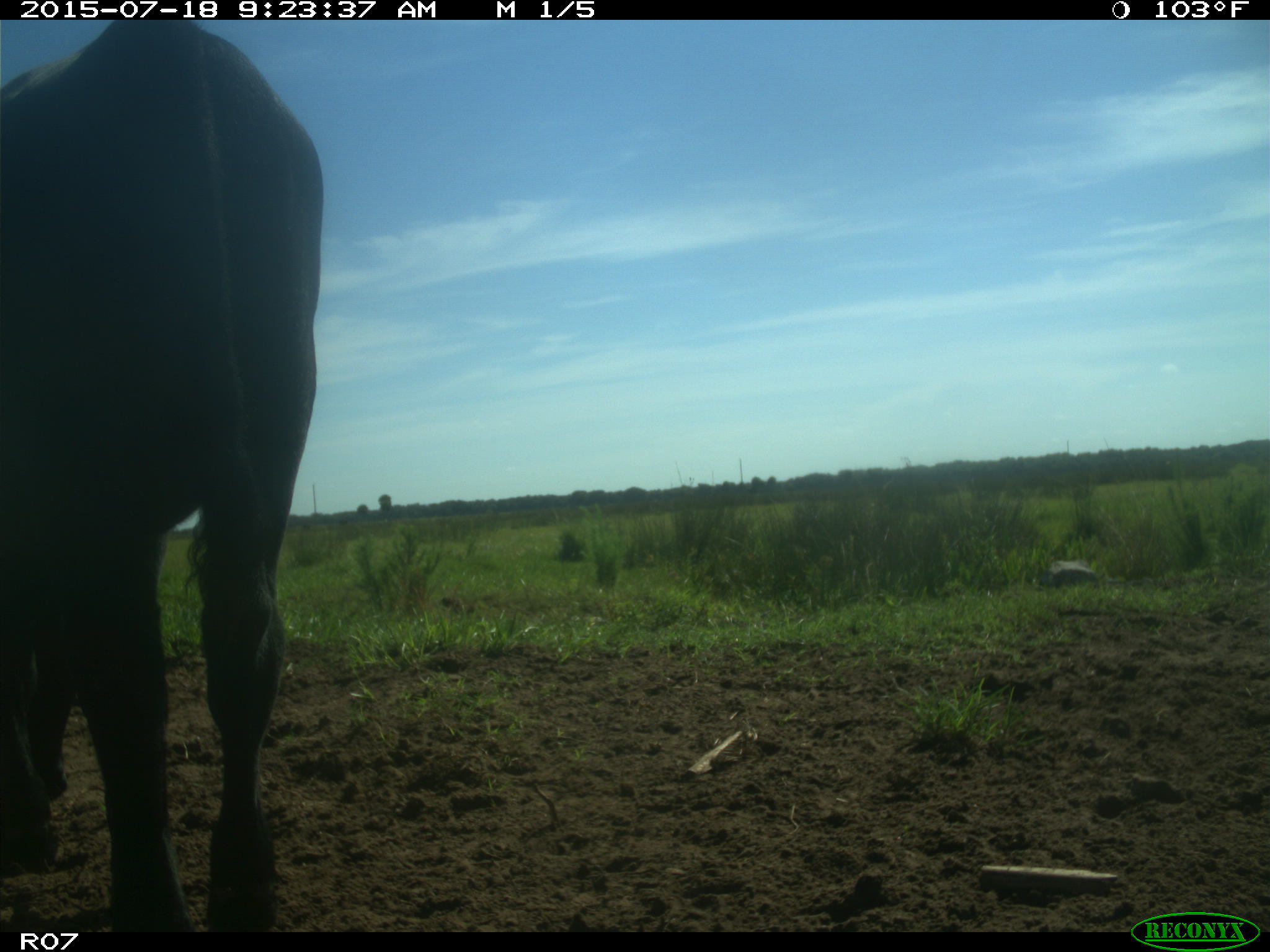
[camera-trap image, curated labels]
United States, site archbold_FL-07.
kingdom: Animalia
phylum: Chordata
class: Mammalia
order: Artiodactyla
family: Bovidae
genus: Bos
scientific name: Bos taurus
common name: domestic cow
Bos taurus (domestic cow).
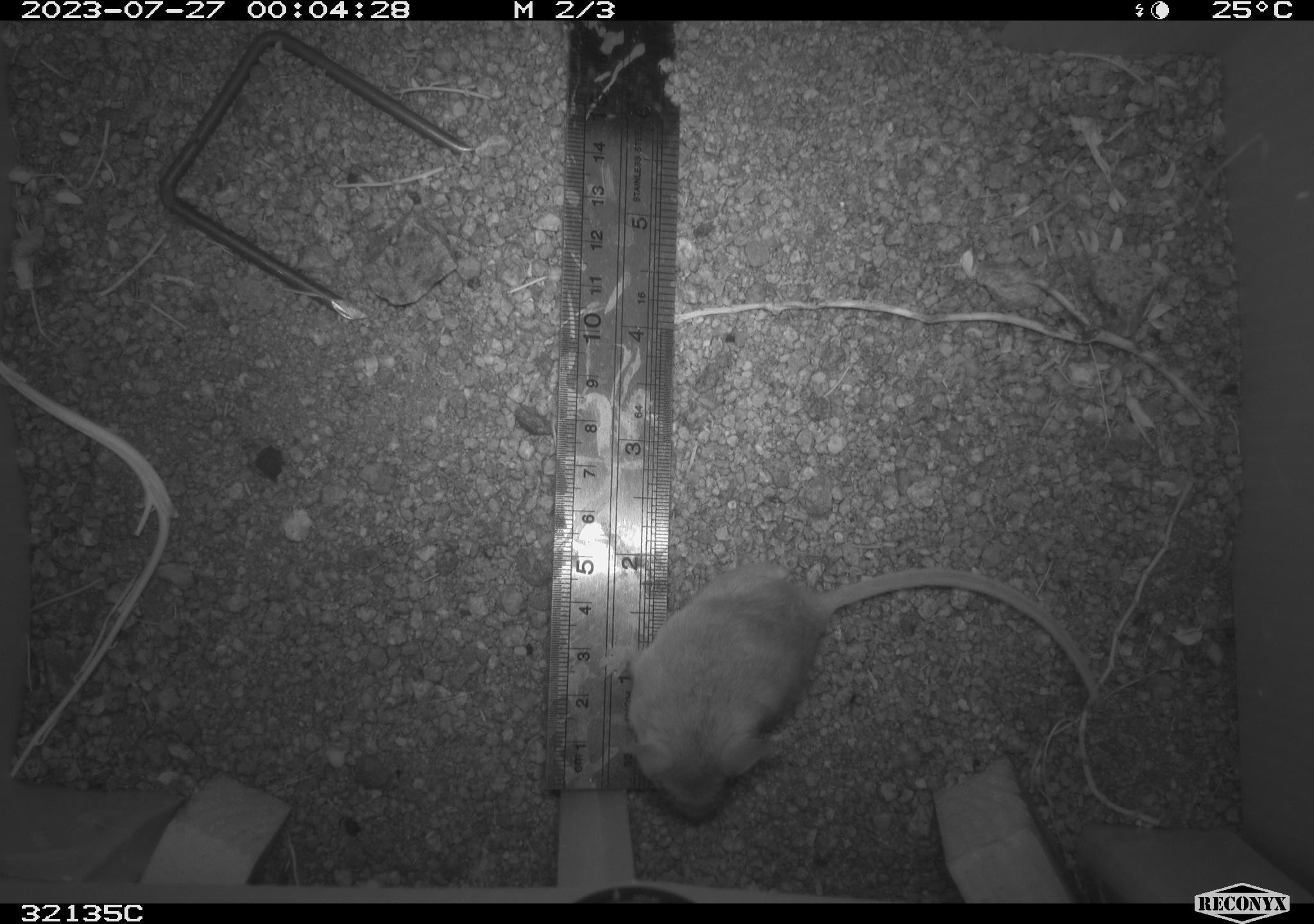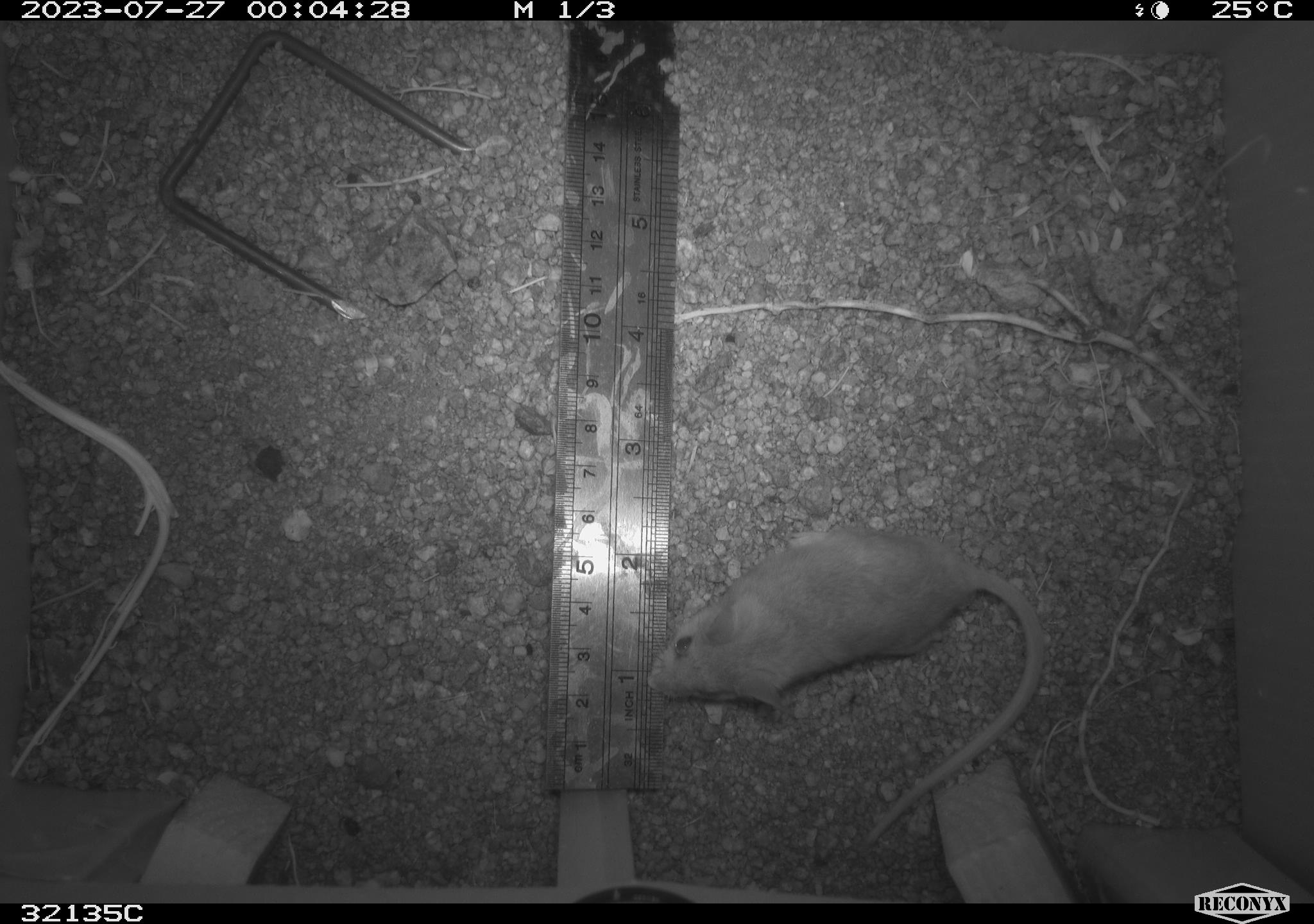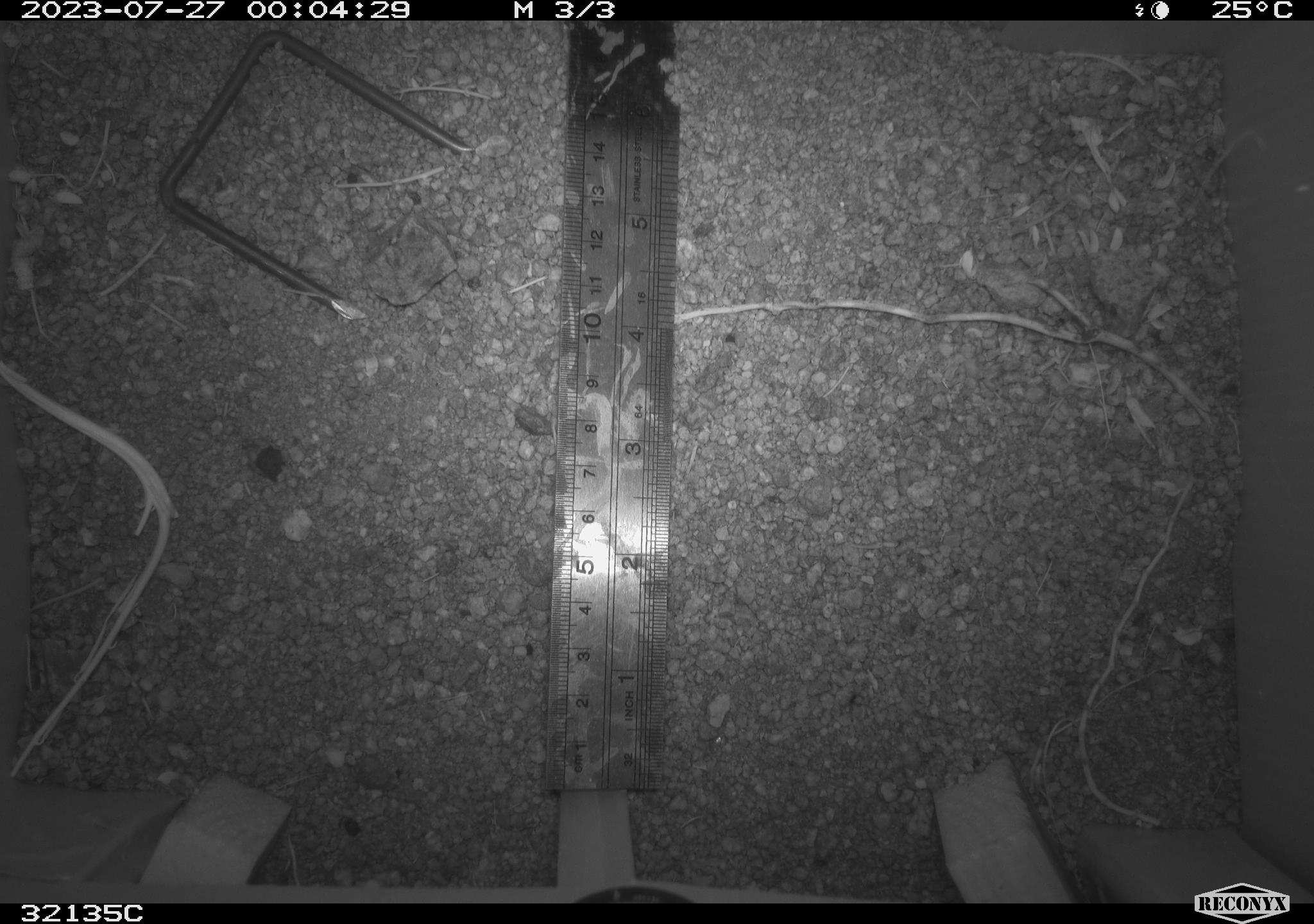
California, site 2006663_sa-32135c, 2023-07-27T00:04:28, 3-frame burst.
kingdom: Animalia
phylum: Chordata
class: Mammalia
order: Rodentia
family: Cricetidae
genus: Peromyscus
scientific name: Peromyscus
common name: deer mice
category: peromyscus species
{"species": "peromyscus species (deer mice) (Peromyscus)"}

* * *

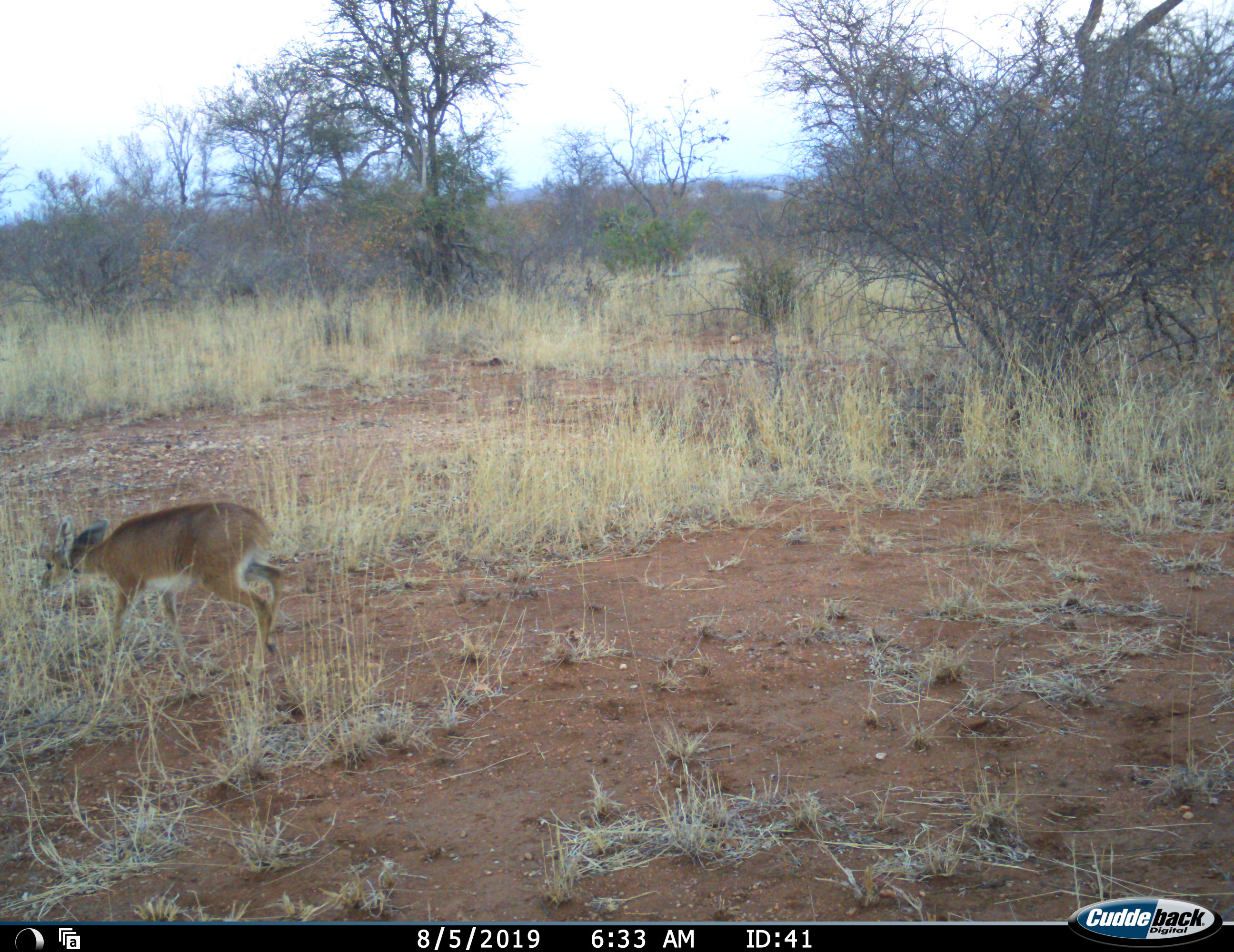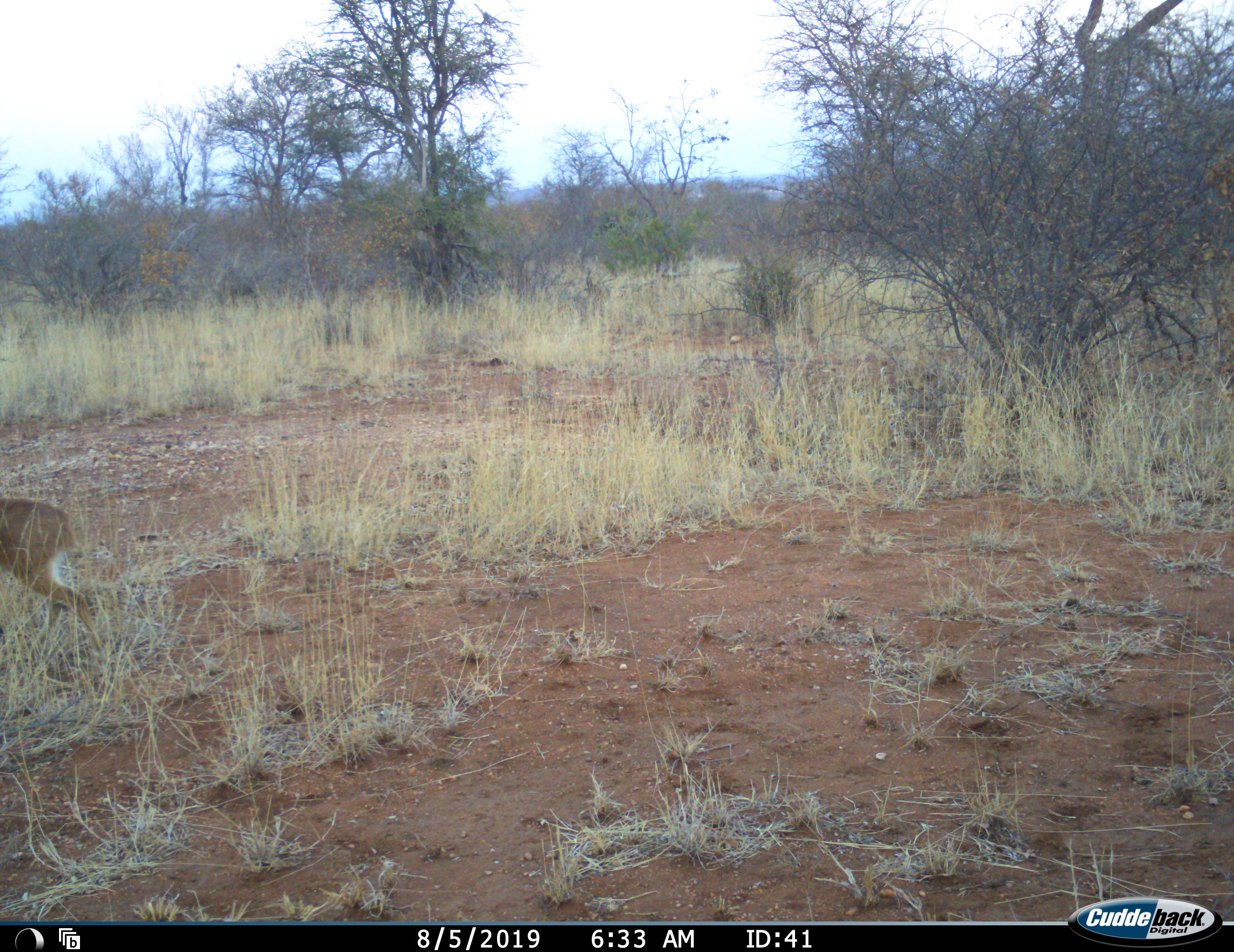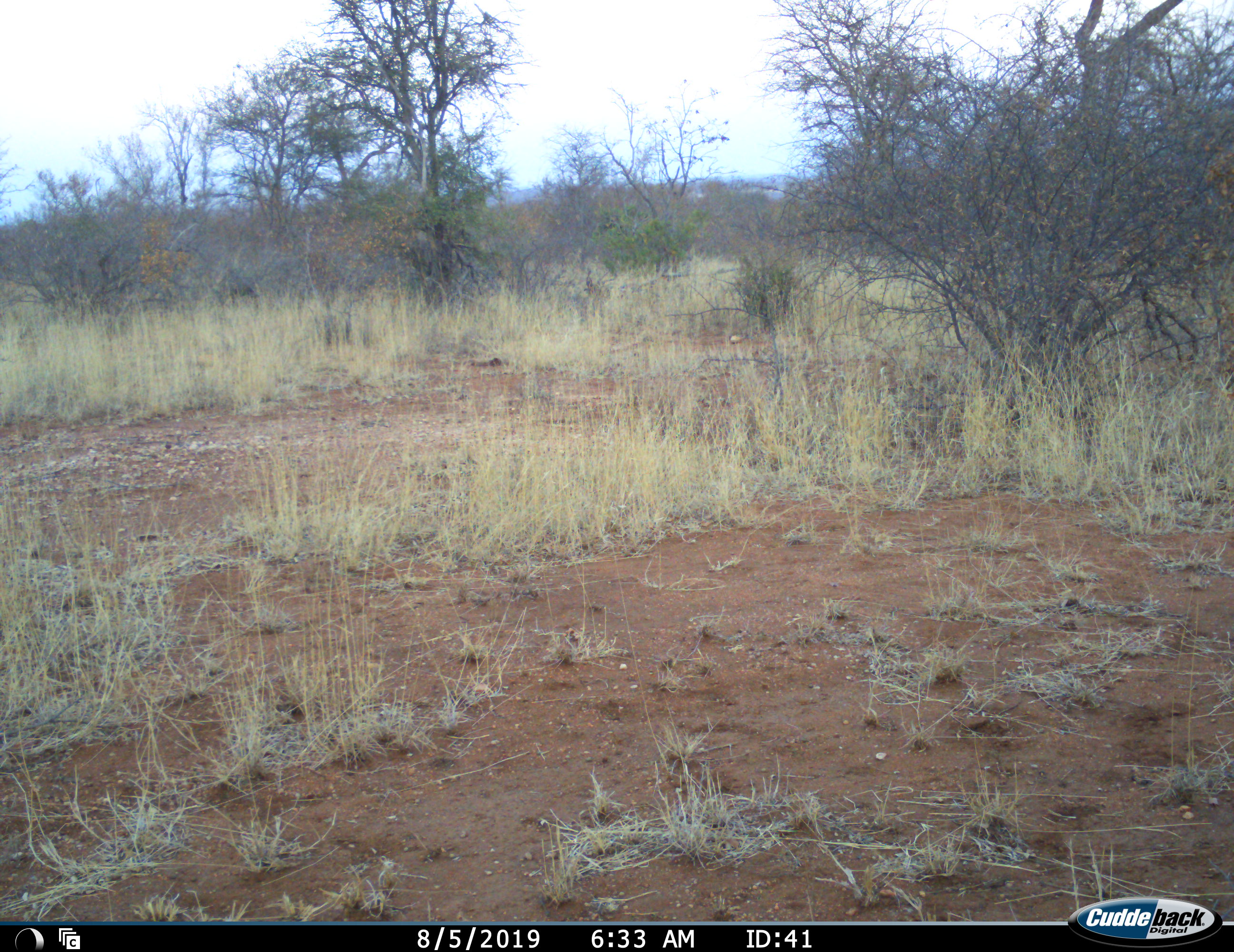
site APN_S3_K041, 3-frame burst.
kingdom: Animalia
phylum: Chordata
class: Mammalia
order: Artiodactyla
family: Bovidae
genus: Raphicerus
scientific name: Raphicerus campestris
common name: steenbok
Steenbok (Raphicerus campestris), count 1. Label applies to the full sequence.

...

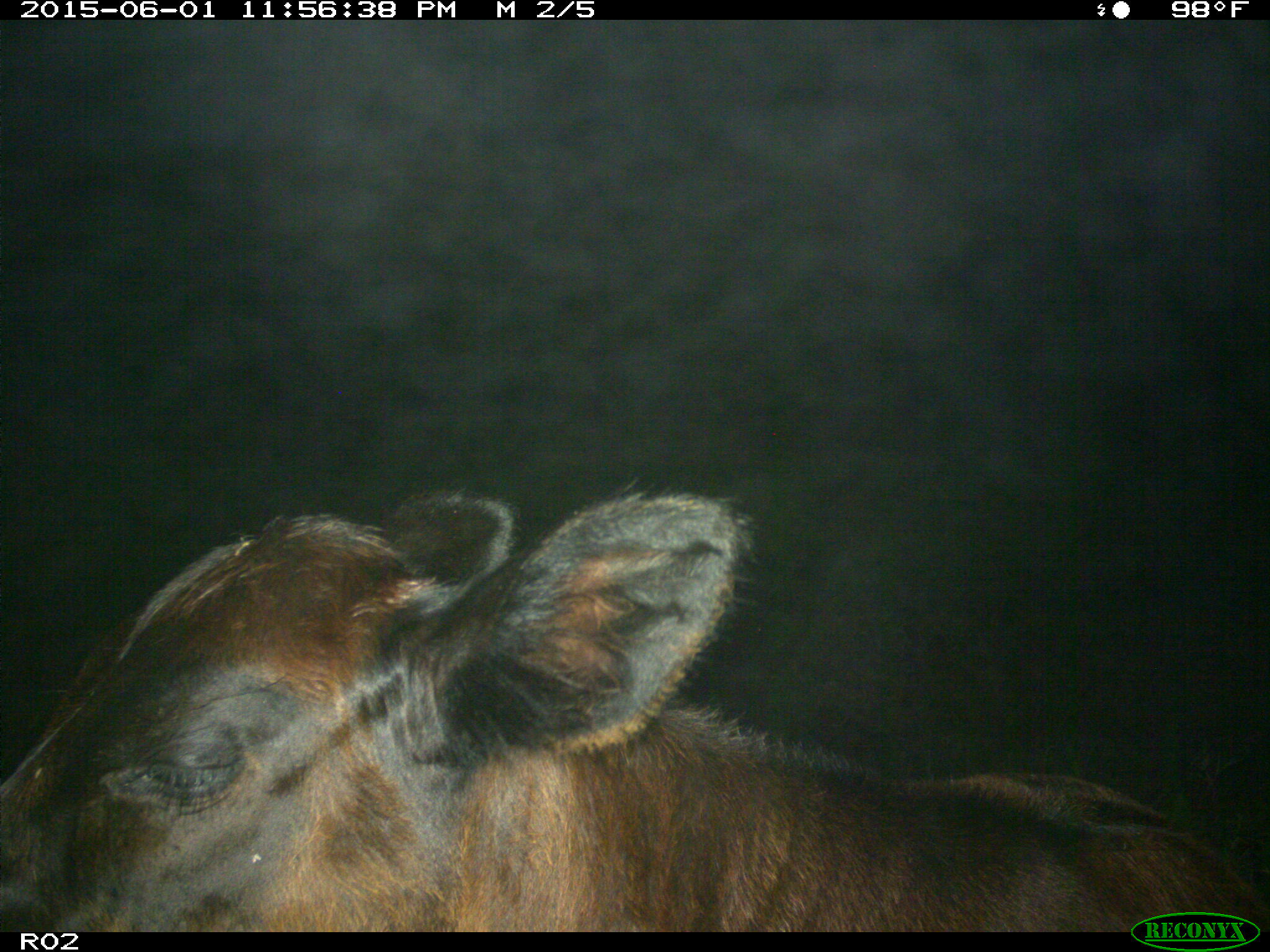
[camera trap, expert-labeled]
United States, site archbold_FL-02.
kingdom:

#### [TO DO]
Answer with one number only: how many lines in the data contain the word "scientific"?

#### [ANSWER AREA]
3